Ordinarily, you’d imagine that a trade war with the world’s second-biggest economy would be net negative for the retail industry. But for big-box retailers like Target (NYSE:TGT) and Walmart (NYSE:WMT), 2019 has been one of the best years so far. Since January’s opening price, Target stock finds itself up over 71%, while WMT has gained a respectable 29%.
That said, not all big-box retailers have found the current environment favorable. A notable example is Big Lots (NYSE:BIG), which appears to have finally found a bottom. However, it took a loss of nearly 20% before investors apparently saw some contrarian value in its shares. So, what makes TGT stock stand out in what should be a broader headwind in retail?
Primarily, I believe that Target owns a moat in the big-box space.

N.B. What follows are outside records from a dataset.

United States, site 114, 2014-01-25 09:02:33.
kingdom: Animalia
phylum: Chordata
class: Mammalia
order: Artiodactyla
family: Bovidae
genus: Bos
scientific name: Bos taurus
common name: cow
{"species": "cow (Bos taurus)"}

Like sector king Walmart, TGT offers discounts to shoppers thanks to its vast scale. It’s also a one-stop shop for various needs, including groceries, health and wellness products, clothing, and electronics. Unlike Walmart, though, Target caters to a more affluent customer. Therefore, Target stock levers an economic cushion similar to Costco Wholesale (NASDAQ:COST).

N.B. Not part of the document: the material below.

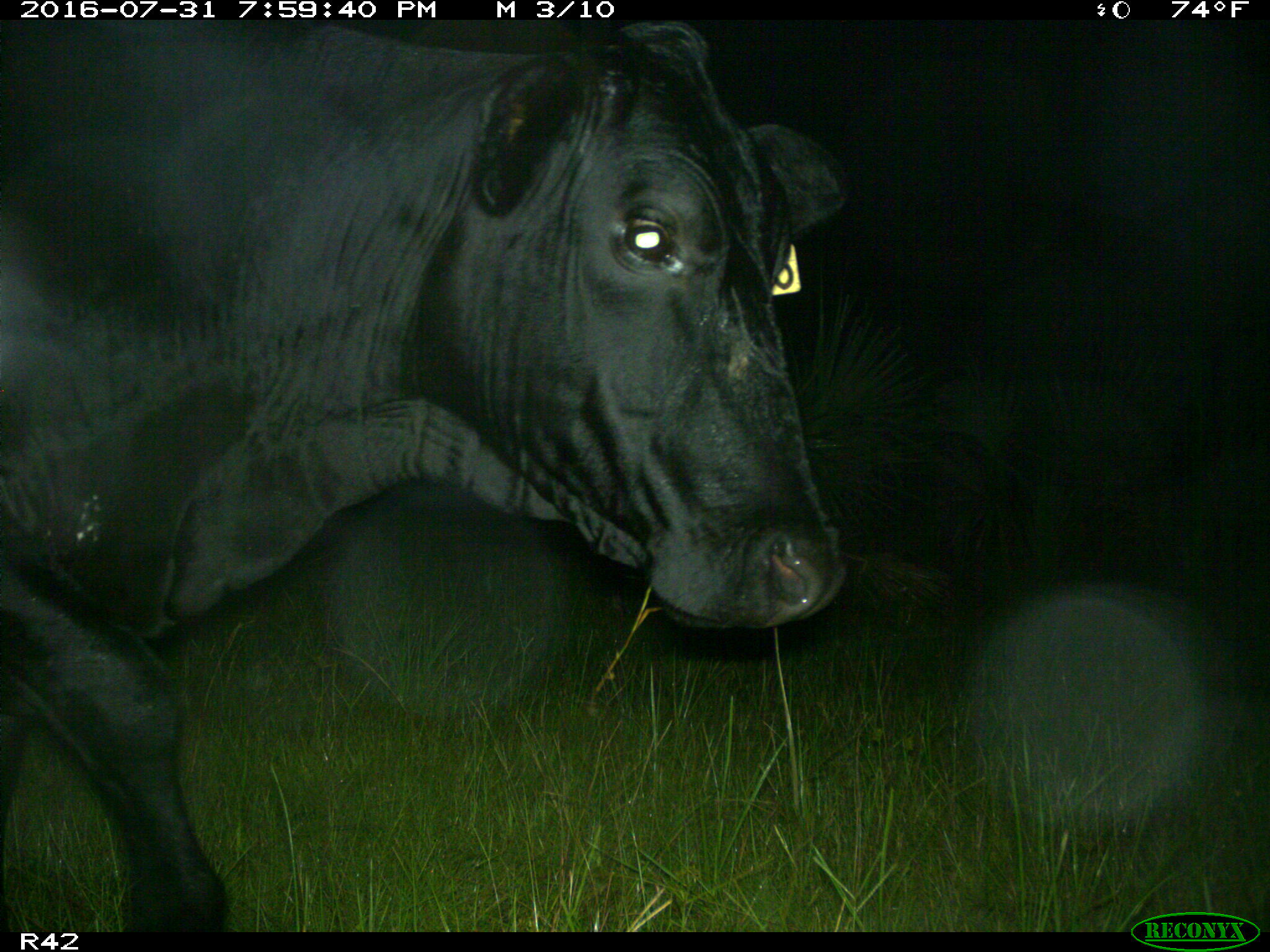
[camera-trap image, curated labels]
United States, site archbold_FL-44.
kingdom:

Furthermore, because Target owns a moat, it’s able to dictate favorable terms with its suppliers. While other retail companies desperately explore ways to minimize customer impact from the U.S.-China trade war, Target imposes its solution: bluntly, management tells its suppliers to foot the bill.

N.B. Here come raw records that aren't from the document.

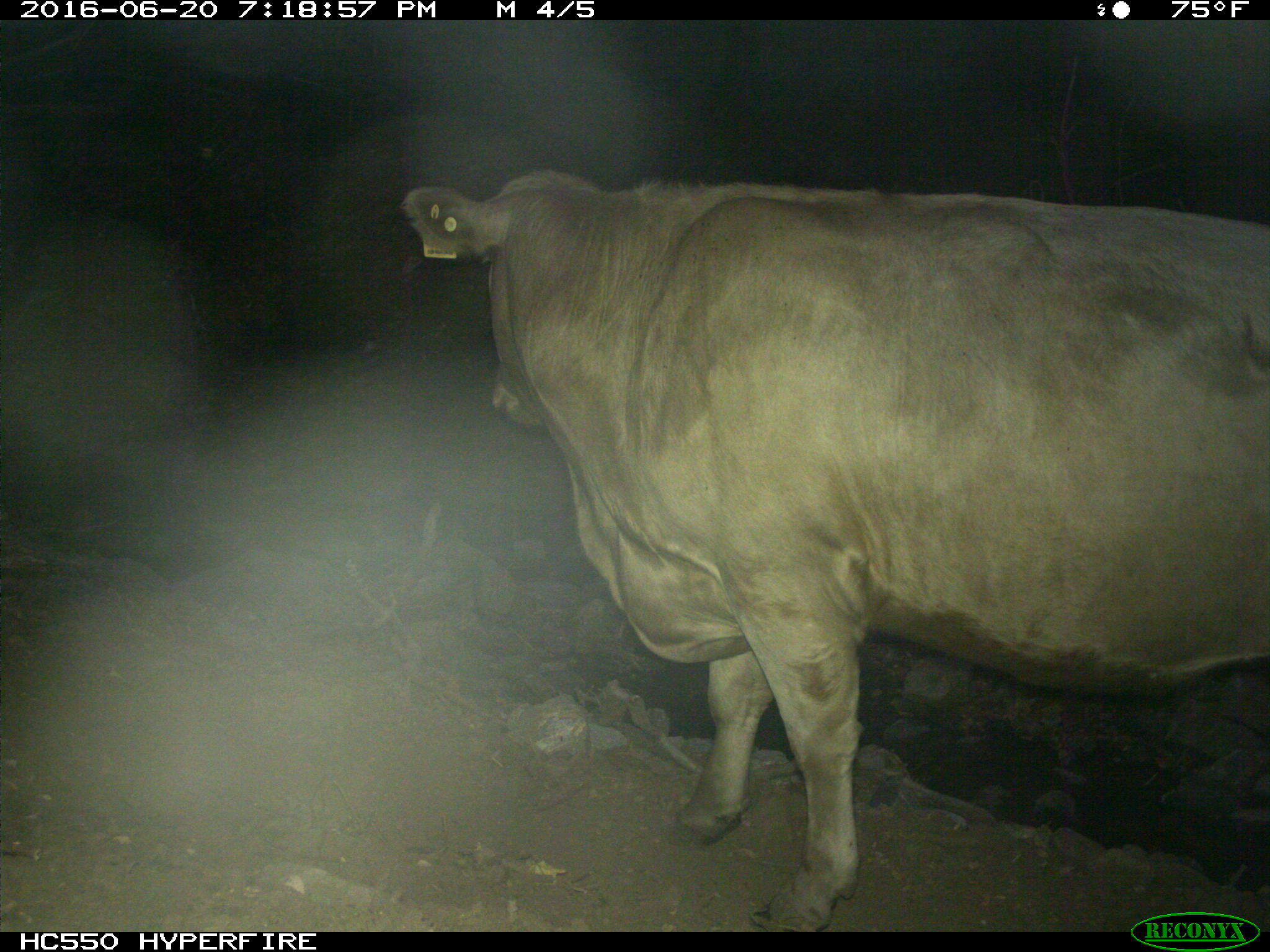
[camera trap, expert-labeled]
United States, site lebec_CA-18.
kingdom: Animalia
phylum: Chordata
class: Mammalia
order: Artiodactyla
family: Bovidae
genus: Bos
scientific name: Bos taurus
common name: domestic cow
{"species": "Bos taurus (domestic cow)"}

While that might sound like a net negative for TGT stock due to a combative relationship, Target has been doing this for years without recourse, as the charts demonstrate.
But before you think Target stock is unstoppable, you might want to consider the retailer’s inventory overflow situation.
Target Stock Vulnerable to Operational Risk
Earlier this month, Business Insider broke a disturbing story about Target’s in-store operational efficiency, or lack thereof. Recently, management quietly cut overnight and backroom shift hours in stores across the nation. Apparently, this was done to increase floor support for customers.
However, this move had an unintended consequence. With fewer workers – which Target refers to as “team members” – manning the backroom, the inventory overflow has become untenable. In some cases, heaps of products are stacked on top of each other, making the backroom a fire hazard. Also, guest photographs reveal that excess inventory sometimes spills out into the salesroom floor.
Here’s the dirty little secret: even in the best of times, Target’s backrooms – where I once worked during my college years – were shoddy. In order to get thing done on time, many workers cut corners on safety protocols.
Ordinarily, such a situation shouldn’t impact TGT stock. After all, I’m fairly certain that all big-box retailers experience these inefficiencies to varying degrees. However, I’ve never seen anything like what Business Insider recently reported.
The magnitude of this problem is such that I believe it can negatively impact Target stock if left unchecked. While most folks consider backroom duty as a lowly job, it’s an important one for Target. Without hardworking and competent backroom team members, a store will constantly encounter inaccurate inventory counts. Eventually, that leads to very angry guests, who may take their dollars elsewhere.
Plus, let’s talk about the obvious: these are large-scale worker’s comp cases ready to drop Target stock at a moment’s notice. During my Target tenure, I witnessed team member injuries occur in clean backrooms. What we’re seeing here is beyond the pale.
The Root of the Problem Remains Unresolved
To be fair, Target responded immediately to the backroom overflow problem. However, responding to a situation doesn’t necessarily equate to forwarding an effective solution. Instead, the root cause – cutting overnight and backroom hours – remains unresolved.
Indeed, Target’s response – sending safety inspectors and demanding changes – may exacerbate the inventory overflow. That’s because the team members responsible for the clean up are probably overworked as it is. With headquarters raising wages but cutting hours, the company is forcing out many well-trained employees.
And with the craziness that the remaining team members are tasked to resolve, the attrition rate will surely spike. Thus, an effort to cut overhead will negatively affect operational efficiencies and accuracy.
Let’s also note that the busy holiday shopping season is only a month away. If Target doesn’t get their act together quickly, TGT stock is at risk for completely dumb and avoidable reasons.
As of this writing, Josh Enomoto did not hold a position in any of the aforementioned securities.